*Written task*
Copy out each of the following lines word for word.

>> Begin

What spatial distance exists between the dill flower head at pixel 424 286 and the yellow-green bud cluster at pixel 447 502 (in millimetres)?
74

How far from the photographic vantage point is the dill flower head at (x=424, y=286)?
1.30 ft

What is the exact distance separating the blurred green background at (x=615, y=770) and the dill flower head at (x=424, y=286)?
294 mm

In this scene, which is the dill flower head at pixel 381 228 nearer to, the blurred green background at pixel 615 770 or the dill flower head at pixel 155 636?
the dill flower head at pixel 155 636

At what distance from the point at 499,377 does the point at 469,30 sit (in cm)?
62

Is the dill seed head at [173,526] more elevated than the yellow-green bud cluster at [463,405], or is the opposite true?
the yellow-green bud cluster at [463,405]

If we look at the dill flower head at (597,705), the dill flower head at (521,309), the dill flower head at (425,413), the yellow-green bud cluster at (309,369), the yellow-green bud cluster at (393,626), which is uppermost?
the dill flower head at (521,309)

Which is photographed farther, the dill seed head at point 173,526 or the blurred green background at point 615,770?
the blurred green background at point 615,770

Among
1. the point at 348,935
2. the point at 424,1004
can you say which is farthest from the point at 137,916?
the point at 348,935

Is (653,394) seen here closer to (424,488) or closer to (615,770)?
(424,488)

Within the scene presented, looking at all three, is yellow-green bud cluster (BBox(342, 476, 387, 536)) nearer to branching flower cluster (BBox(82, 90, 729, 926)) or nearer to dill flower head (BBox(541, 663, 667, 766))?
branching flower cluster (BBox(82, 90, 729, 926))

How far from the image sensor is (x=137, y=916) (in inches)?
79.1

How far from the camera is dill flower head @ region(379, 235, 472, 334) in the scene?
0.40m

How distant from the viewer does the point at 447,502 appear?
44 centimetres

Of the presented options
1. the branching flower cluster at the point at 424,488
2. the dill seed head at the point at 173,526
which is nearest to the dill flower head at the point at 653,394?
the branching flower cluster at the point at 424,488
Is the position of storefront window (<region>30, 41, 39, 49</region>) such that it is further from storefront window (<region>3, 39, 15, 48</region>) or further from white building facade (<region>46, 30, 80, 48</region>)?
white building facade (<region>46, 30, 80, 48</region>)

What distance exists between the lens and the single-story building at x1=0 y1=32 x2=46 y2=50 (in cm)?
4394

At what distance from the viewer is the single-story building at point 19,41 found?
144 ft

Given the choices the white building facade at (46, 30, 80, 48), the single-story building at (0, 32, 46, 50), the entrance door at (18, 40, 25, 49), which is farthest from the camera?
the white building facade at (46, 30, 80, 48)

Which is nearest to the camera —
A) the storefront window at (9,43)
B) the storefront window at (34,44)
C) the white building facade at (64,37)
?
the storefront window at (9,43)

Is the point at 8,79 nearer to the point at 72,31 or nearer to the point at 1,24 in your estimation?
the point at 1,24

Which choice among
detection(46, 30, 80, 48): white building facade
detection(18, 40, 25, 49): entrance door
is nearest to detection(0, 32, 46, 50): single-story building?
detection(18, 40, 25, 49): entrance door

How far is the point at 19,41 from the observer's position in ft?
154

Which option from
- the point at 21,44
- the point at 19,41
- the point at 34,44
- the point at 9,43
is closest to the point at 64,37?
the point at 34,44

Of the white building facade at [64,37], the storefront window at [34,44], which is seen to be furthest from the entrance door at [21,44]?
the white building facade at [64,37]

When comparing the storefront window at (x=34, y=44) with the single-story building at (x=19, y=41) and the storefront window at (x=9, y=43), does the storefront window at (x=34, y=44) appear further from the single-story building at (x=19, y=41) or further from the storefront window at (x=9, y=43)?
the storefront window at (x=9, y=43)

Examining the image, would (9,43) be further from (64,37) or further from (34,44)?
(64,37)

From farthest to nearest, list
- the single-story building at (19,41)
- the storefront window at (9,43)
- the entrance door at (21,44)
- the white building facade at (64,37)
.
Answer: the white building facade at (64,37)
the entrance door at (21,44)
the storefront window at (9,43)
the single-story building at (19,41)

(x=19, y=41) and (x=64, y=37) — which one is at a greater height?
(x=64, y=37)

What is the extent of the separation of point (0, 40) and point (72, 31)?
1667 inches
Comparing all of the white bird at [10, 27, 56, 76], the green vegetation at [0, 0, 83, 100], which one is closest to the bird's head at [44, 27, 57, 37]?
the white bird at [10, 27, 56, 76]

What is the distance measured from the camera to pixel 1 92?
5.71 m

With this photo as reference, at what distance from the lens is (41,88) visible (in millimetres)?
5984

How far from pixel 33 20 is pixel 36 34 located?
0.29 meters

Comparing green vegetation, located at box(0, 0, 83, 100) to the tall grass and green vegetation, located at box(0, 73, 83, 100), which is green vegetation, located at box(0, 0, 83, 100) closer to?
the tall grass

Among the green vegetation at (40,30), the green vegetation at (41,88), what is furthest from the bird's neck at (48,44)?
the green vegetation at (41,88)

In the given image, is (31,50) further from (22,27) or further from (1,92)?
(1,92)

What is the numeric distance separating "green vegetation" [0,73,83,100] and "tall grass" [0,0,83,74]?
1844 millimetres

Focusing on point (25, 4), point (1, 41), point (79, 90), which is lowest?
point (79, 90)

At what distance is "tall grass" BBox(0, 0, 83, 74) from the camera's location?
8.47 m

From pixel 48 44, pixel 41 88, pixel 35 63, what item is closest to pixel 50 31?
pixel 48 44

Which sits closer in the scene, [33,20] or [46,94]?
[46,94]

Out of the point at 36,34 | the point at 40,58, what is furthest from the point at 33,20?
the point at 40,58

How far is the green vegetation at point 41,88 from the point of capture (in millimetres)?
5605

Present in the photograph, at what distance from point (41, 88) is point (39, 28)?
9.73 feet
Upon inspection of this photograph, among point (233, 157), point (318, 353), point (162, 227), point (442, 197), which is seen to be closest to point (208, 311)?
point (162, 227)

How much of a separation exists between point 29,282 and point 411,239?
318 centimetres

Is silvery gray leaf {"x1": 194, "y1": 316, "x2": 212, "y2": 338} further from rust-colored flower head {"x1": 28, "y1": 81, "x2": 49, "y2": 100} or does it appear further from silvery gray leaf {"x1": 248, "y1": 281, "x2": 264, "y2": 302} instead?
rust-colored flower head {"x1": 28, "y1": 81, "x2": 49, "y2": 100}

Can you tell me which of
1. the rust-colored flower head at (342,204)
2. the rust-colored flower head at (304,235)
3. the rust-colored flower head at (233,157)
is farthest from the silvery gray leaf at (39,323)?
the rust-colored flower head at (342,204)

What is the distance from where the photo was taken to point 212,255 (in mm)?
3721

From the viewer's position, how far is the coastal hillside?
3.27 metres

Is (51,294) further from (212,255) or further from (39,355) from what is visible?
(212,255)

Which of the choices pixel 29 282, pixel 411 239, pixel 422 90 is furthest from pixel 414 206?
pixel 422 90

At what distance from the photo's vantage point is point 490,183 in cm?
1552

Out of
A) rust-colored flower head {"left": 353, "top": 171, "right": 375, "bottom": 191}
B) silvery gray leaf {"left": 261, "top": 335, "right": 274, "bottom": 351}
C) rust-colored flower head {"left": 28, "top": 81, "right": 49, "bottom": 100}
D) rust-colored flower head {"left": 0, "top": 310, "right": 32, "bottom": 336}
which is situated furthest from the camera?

>> End

*The result*
What spatial distance exists between the dill flower head at pixel 424 286 and the yellow-green bud cluster at pixel 447 502 (in millimetres)?
74

How far from the photographic vantage point is the dill flower head at (x=424, y=286)?
1.30 ft

What is the exact distance separating the blurred green background at (x=615, y=770) and the dill flower head at (x=424, y=286)?
294 mm

In this scene, which is the dill flower head at pixel 381 228 nearer to, the blurred green background at pixel 615 770 or the dill flower head at pixel 155 636?
the dill flower head at pixel 155 636

At what distance from the point at 499,377 does the point at 469,30 sit (in cm)?
62

Is the dill seed head at [173,526] more elevated than the yellow-green bud cluster at [463,405], or is the opposite true?
the yellow-green bud cluster at [463,405]

If we look at the dill flower head at (597,705), the dill flower head at (521,309), the dill flower head at (425,413), the yellow-green bud cluster at (309,369), the yellow-green bud cluster at (393,626), which is uppermost?
the dill flower head at (521,309)

Which is photographed farther, the dill seed head at point 173,526 or the blurred green background at point 615,770?
the blurred green background at point 615,770

Among
1. the point at 348,935
2. the point at 424,1004
can you say which is farthest from the point at 137,916?
the point at 348,935

Is (653,394) seen here closer to (424,488) or closer to (615,770)?
(424,488)

Within the scene presented, looking at all three, is yellow-green bud cluster (BBox(342, 476, 387, 536)) nearer to branching flower cluster (BBox(82, 90, 729, 926)) or nearer to dill flower head (BBox(541, 663, 667, 766))?
branching flower cluster (BBox(82, 90, 729, 926))

How far from the image sensor is (x=137, y=916) (in inches)?
79.1

How far from the camera is dill flower head @ region(379, 235, 472, 334) in the scene?
0.40m

How distant from the viewer does the point at 447,502 appear?
44 centimetres

Of the presented options
1. the branching flower cluster at the point at 424,488
2. the dill seed head at the point at 173,526
which is nearest to the dill flower head at the point at 653,394?
the branching flower cluster at the point at 424,488
Is the position of storefront window (<region>30, 41, 39, 49</region>) such that it is further from storefront window (<region>3, 39, 15, 48</region>) or further from white building facade (<region>46, 30, 80, 48</region>)?
white building facade (<region>46, 30, 80, 48</region>)

What distance exists between the lens and the single-story building at x1=0 y1=32 x2=46 y2=50 (in cm)?
4394

At what distance from the viewer is the single-story building at point 19,41 found?
144 ft

Given the choices the white building facade at (46, 30, 80, 48), the single-story building at (0, 32, 46, 50), the entrance door at (18, 40, 25, 49), which is farthest from the camera?
the white building facade at (46, 30, 80, 48)

Which is nearest to the camera —
A) the storefront window at (9,43)
B) the storefront window at (34,44)
C) the white building facade at (64,37)
?
the storefront window at (9,43)

Is the point at 8,79 nearer to the point at 72,31 or nearer to the point at 1,24 in your estimation?
the point at 1,24

Which choice among
detection(46, 30, 80, 48): white building facade
detection(18, 40, 25, 49): entrance door
is nearest to detection(0, 32, 46, 50): single-story building?
detection(18, 40, 25, 49): entrance door

How far is the point at 19,41 from the observer's position in ft?
154

Which option from
- the point at 21,44
- the point at 19,41
- the point at 34,44
- the point at 9,43
is closest to the point at 64,37?
the point at 34,44

Of the white building facade at [64,37], the storefront window at [34,44], which is seen to be furthest from the entrance door at [21,44]?
the white building facade at [64,37]

When comparing the storefront window at (x=34, y=44) with the single-story building at (x=19, y=41) and the storefront window at (x=9, y=43), does the storefront window at (x=34, y=44) appear further from the single-story building at (x=19, y=41) or further from the storefront window at (x=9, y=43)?
the storefront window at (x=9, y=43)

Examining the image, would (9,43) be further from (64,37) or further from (34,44)?
(64,37)

From farthest to nearest, list
- the single-story building at (19,41)
- the storefront window at (9,43)
- the entrance door at (21,44)
- the white building facade at (64,37)
.
Answer: the white building facade at (64,37)
the entrance door at (21,44)
the storefront window at (9,43)
the single-story building at (19,41)

(x=19, y=41) and (x=64, y=37) — which one is at a greater height?
(x=64, y=37)

What is the extent of the separation of point (0, 40) and point (72, 31)?
1667 inches
Comparing all of the white bird at [10, 27, 56, 76], the green vegetation at [0, 0, 83, 100], which one is closest to the bird's head at [44, 27, 57, 37]?
the white bird at [10, 27, 56, 76]

What is the distance measured from the camera to pixel 1 92?
5.71 m

With this photo as reference, at what distance from the lens is (41,88) visible (in millimetres)?
5984

How far from pixel 33 20 is pixel 36 34 located?
0.29 meters

Comparing green vegetation, located at box(0, 0, 83, 100) to the tall grass and green vegetation, located at box(0, 73, 83, 100), which is green vegetation, located at box(0, 0, 83, 100) closer to?
the tall grass

Among the green vegetation at (40,30), the green vegetation at (41,88), what is furthest from the bird's neck at (48,44)?
the green vegetation at (41,88)

In the given image, is (31,50) further from (22,27) or further from (1,92)?
(1,92)

What is the numeric distance separating "green vegetation" [0,73,83,100] and "tall grass" [0,0,83,74]?
1844 millimetres

Focusing on point (25, 4), point (1, 41), point (79, 90), which is lowest?
point (79, 90)

At what distance is "tall grass" BBox(0, 0, 83, 74) from the camera's location?
8.47 m

From pixel 48 44, pixel 41 88, pixel 35 63, what item is closest to pixel 50 31?
pixel 48 44

Which sits closer in the scene, [33,20] or [46,94]?
[46,94]

Out of the point at 36,34 | the point at 40,58, what is furthest from the point at 33,20?
the point at 40,58

How far is the green vegetation at point 41,88 from the point of capture (in millimetres)?
5605

Present in the photograph, at what distance from point (41, 88) is point (39, 28)?
9.73 feet
Upon inspection of this photograph, among point (233, 157), point (318, 353), point (162, 227), point (442, 197), which is seen to be closest to point (208, 311)?
point (162, 227)

How much of a separation exists between point 29,282 and point 411,239?
318 centimetres

Is silvery gray leaf {"x1": 194, "y1": 316, "x2": 212, "y2": 338} further from rust-colored flower head {"x1": 28, "y1": 81, "x2": 49, "y2": 100} or does it appear further from silvery gray leaf {"x1": 248, "y1": 281, "x2": 264, "y2": 302} instead?
rust-colored flower head {"x1": 28, "y1": 81, "x2": 49, "y2": 100}

Can you tell me which of
1. the rust-colored flower head at (342,204)
2. the rust-colored flower head at (304,235)
3. the rust-colored flower head at (233,157)
is farthest from the silvery gray leaf at (39,323)?
the rust-colored flower head at (342,204)

What is the distance from where the photo was taken to point 212,255 (in mm)?
3721

From the viewer's position, how far is the coastal hillside?
3.27 metres

Is (51,294) further from (212,255) or further from (39,355) from what is visible?
(212,255)

Which of the choices pixel 29 282, pixel 411 239, pixel 422 90 is furthest from pixel 414 206?
pixel 422 90

At what distance from the photo's vantage point is point 490,183 in cm?
1552

Out of
A) rust-colored flower head {"left": 353, "top": 171, "right": 375, "bottom": 191}
B) silvery gray leaf {"left": 261, "top": 335, "right": 274, "bottom": 351}
C) rust-colored flower head {"left": 28, "top": 81, "right": 49, "bottom": 100}
D) rust-colored flower head {"left": 0, "top": 310, "right": 32, "bottom": 336}
which is situated furthest from the camera?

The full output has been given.